Fix an algebraically closed field $$k$$ of characteristic zero. I would like to know a classification of all vector bundles on $$(\mathbb P_k^1)^r$$, or at least of semistable vector bundles.

A theorem of Grothendieck states that a vector bundle $$E$$ of rank $$m$$ on $$\mathbb P^1$$ decomposes as a direct sum of line bundles: $$E \cong \mathcal O(a_1) \oplus \dots \oplus \mathcal O(a_r)$$.

Let $$X$$ be the $$r$$-fold fibre product of $$\mathbb P^1$$'s. We know (Hartshorne III Ex 12.6) that $$\operatorname{Pic}(X) = \mathbb Z^r$$, so every line bundle on $$X$$ is of the form $$\pi_1^*\mathcal O_{\mathbb P^1}(a_1) \otimes \cdots \otimes \pi_r^*\mathcal O_{\mathbb P^1}(a_r)$$, with $$\pi_i$$ the projection maps.

For $$r=2$$, we can find vector bundles of rank $$2$$ by computing $$\operatorname{Ext}^1(\pi_i^*\mathcal O_{\mathbb P^1}(a_i), \pi_j^*\mathcal O_{\mathbb P^1}(a_j))$$, which is non-trivial if $$a_i \leq -2$$ and $$a_j \geq 0$$ or if $$a_i \geq 0$$ and $$a_j \leq -2$$.

Does every rank $$2$$ vector bundle on $$(\mathbb P^1)^2$$ arise as such an extension? What about vector bundles of rank $$2$$ on $$(\mathbb P^1)^r$$ for $$r> 2$$? What about bundles of higher rank? What do vector bundles corresponding to non-trivial extensions look like in terms of transition functions?

By the Harder-Narasimhan filtration, every vector bundle on a projective scheme arises as an iterated extension of semistable vector bundles. Of the line bundles which arise as direct sums of tensor products of pullbacks of line bundles on $$\mathbb P^1$$ as above, it is not hard to show that the only semistable such are those of the form $$\bigoplus_{i=1}^m (\pi_1^*\mathcal O_{\mathbb P^1}(a_1) \otimes \cdots \otimes \pi_r^*\mathcal O_{\mathbb P^1}(a_r))$$. Are there any other semistable vector bundles on $$X$$?

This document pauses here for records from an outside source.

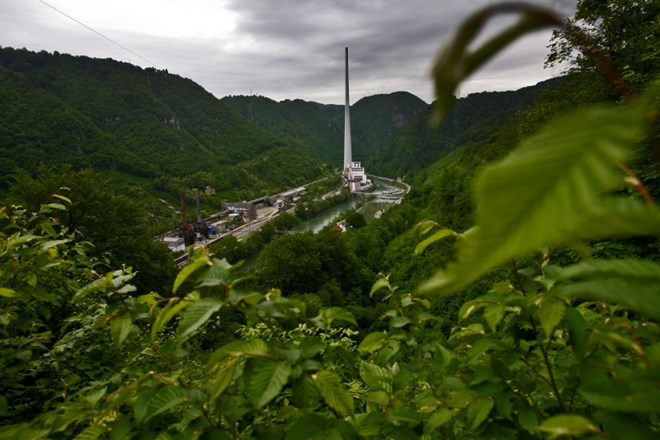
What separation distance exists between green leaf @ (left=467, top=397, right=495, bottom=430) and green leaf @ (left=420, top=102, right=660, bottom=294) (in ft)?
3.49

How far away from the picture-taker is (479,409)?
1.15 meters

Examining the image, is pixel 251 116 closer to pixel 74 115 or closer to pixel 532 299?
pixel 74 115

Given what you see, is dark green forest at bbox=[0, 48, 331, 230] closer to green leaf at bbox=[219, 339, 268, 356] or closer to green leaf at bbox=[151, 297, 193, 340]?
green leaf at bbox=[151, 297, 193, 340]

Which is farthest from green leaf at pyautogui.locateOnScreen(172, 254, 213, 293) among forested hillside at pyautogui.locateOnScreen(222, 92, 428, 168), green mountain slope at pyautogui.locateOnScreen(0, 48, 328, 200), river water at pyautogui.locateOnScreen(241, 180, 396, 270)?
forested hillside at pyautogui.locateOnScreen(222, 92, 428, 168)

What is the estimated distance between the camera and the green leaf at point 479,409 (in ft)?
3.67

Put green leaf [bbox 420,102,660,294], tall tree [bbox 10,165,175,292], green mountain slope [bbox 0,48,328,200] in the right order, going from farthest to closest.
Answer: green mountain slope [bbox 0,48,328,200]
tall tree [bbox 10,165,175,292]
green leaf [bbox 420,102,660,294]

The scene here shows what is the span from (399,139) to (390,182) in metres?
24.9

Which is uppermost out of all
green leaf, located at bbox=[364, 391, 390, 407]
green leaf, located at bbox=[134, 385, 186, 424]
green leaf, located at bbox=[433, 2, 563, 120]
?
green leaf, located at bbox=[433, 2, 563, 120]

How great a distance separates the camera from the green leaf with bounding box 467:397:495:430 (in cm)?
112

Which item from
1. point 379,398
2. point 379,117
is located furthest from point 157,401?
point 379,117

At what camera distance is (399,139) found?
11512 cm

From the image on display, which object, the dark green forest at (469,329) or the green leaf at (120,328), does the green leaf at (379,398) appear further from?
the green leaf at (120,328)

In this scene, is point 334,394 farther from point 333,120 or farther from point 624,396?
point 333,120

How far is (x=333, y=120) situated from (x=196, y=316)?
198 metres
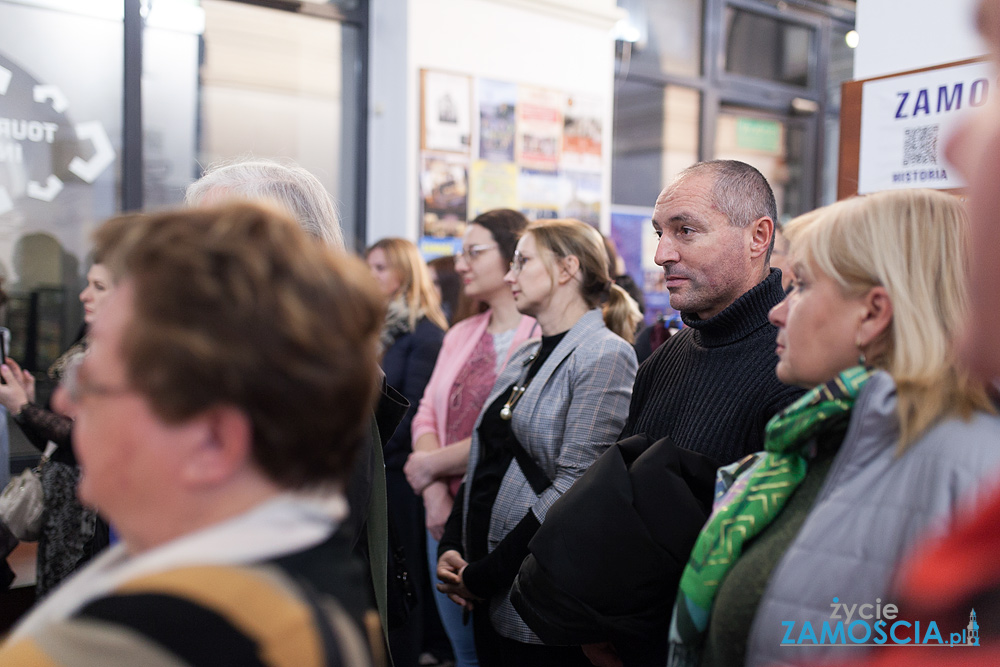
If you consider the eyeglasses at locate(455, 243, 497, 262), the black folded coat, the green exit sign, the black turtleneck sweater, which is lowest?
the black folded coat

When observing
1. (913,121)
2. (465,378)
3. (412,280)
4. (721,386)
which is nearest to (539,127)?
(412,280)

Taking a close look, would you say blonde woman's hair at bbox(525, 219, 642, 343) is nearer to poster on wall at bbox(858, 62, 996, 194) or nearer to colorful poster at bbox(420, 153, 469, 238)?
poster on wall at bbox(858, 62, 996, 194)

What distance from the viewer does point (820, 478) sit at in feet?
4.19

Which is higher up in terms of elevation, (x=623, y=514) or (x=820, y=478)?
(x=820, y=478)

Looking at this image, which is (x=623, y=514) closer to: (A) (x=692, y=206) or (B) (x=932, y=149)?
(A) (x=692, y=206)

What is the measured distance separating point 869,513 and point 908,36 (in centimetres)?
206

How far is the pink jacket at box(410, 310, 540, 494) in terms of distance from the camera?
3.10 metres

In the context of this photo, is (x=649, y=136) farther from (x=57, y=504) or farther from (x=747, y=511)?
(x=747, y=511)

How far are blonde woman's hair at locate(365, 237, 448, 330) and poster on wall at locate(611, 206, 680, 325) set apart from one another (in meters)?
2.68

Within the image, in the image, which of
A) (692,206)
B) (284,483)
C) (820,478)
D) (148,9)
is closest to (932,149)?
(692,206)

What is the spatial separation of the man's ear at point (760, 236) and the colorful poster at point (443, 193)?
3.25 m

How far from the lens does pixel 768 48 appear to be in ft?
23.7

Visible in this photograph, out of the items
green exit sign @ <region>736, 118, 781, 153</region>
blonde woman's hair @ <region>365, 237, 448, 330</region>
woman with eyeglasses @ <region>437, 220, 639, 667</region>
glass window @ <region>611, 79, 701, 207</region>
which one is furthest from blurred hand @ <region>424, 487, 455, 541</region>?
green exit sign @ <region>736, 118, 781, 153</region>

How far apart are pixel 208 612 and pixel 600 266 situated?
2006 mm
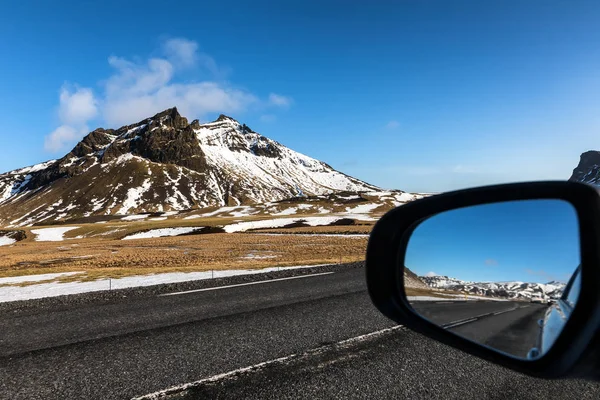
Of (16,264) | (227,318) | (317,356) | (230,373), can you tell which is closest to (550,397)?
(317,356)

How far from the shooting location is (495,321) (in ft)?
6.84

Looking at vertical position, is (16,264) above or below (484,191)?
below

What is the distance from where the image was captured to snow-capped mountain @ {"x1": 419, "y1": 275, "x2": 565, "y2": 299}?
170 cm

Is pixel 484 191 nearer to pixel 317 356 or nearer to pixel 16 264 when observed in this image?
pixel 317 356

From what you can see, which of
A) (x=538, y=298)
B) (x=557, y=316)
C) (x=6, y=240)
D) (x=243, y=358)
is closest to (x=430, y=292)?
(x=538, y=298)

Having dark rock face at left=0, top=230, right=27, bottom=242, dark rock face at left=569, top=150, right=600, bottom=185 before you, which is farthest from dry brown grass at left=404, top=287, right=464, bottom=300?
dark rock face at left=0, top=230, right=27, bottom=242

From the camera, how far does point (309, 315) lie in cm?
752

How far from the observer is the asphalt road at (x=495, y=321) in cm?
183

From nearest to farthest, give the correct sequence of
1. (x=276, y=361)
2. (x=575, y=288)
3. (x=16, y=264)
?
(x=575, y=288) < (x=276, y=361) < (x=16, y=264)

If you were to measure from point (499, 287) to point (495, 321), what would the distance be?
22 cm

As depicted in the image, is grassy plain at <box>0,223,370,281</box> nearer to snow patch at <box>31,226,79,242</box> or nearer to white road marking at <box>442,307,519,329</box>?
white road marking at <box>442,307,519,329</box>

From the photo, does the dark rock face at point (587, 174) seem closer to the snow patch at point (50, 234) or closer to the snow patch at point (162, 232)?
the snow patch at point (162, 232)

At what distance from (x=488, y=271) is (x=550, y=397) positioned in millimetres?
2911

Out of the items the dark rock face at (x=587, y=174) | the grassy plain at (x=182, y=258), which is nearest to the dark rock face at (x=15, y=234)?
the grassy plain at (x=182, y=258)
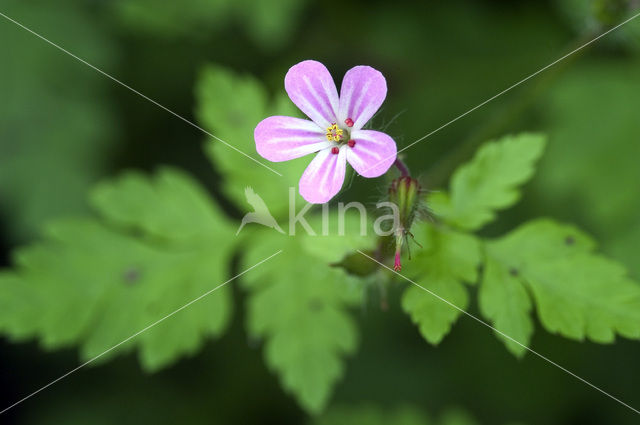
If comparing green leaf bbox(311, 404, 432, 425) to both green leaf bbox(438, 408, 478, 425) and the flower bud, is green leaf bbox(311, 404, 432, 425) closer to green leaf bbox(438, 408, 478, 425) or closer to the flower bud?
green leaf bbox(438, 408, 478, 425)

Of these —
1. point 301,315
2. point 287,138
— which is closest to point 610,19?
point 287,138

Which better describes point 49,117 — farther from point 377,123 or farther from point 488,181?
point 488,181

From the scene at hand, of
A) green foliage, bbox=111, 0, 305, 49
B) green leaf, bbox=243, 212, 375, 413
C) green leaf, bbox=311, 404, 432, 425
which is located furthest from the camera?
green foliage, bbox=111, 0, 305, 49

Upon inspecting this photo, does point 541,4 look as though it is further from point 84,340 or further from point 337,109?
point 84,340

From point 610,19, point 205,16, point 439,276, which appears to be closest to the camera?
point 439,276

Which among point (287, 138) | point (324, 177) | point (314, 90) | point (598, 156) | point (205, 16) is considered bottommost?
point (598, 156)

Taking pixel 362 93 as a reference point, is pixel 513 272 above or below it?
below

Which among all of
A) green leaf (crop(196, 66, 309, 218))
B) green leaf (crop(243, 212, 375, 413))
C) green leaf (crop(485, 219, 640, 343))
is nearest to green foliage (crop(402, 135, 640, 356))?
green leaf (crop(485, 219, 640, 343))

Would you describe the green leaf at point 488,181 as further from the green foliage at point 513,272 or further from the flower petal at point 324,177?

Vector bundles on these are much more complicated. Consider $$r=2$$. We have a two to one map to the projective plane and we can pull back vector bundles from the plane. If $$E,F$$ are bundles on the plane and they become isomorphic when you pull back, then $$E\oplus E(-1)$$ and $$F\oplus F(-1)$$ must be isomorphic.